** EXTRACTED RECORDS **
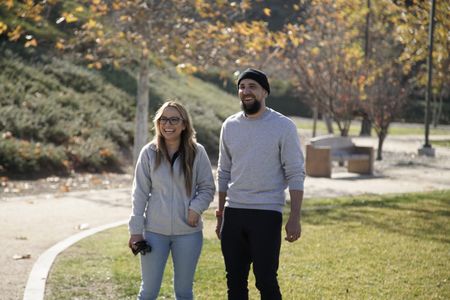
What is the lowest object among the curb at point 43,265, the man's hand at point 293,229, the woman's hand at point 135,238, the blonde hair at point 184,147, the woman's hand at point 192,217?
the curb at point 43,265

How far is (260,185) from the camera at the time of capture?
15.1ft

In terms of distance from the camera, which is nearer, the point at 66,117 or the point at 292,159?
the point at 292,159

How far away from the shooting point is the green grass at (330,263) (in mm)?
6266

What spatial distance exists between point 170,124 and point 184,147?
174 mm

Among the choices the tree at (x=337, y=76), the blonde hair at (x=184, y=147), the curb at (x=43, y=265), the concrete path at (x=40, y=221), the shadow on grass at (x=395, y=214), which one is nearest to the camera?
the blonde hair at (x=184, y=147)

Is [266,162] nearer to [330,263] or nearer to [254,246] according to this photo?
[254,246]

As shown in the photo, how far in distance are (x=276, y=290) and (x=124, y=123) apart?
1482 centimetres

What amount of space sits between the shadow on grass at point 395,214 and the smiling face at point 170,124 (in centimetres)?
505

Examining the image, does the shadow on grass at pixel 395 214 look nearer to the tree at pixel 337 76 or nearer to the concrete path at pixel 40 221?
the concrete path at pixel 40 221

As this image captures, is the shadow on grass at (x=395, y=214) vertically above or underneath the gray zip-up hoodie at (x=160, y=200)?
underneath

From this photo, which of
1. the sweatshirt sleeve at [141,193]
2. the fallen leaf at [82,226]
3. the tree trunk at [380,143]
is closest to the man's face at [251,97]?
the sweatshirt sleeve at [141,193]

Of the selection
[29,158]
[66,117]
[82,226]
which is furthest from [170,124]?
[66,117]

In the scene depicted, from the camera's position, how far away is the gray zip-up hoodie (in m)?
4.51

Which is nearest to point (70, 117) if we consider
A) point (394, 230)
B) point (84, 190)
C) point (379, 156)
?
point (84, 190)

** REQUIREMENTS **
Rewrite the rows from the line with "Which is nearest" through the end of the rows, requests included, and lower every coordinate in the answers by 8.

** ANSWER TO THIS TASK **
Which is nearest to point (70, 117) if we consider
A) point (394, 230)
B) point (84, 190)
C) point (379, 156)
?
point (76, 182)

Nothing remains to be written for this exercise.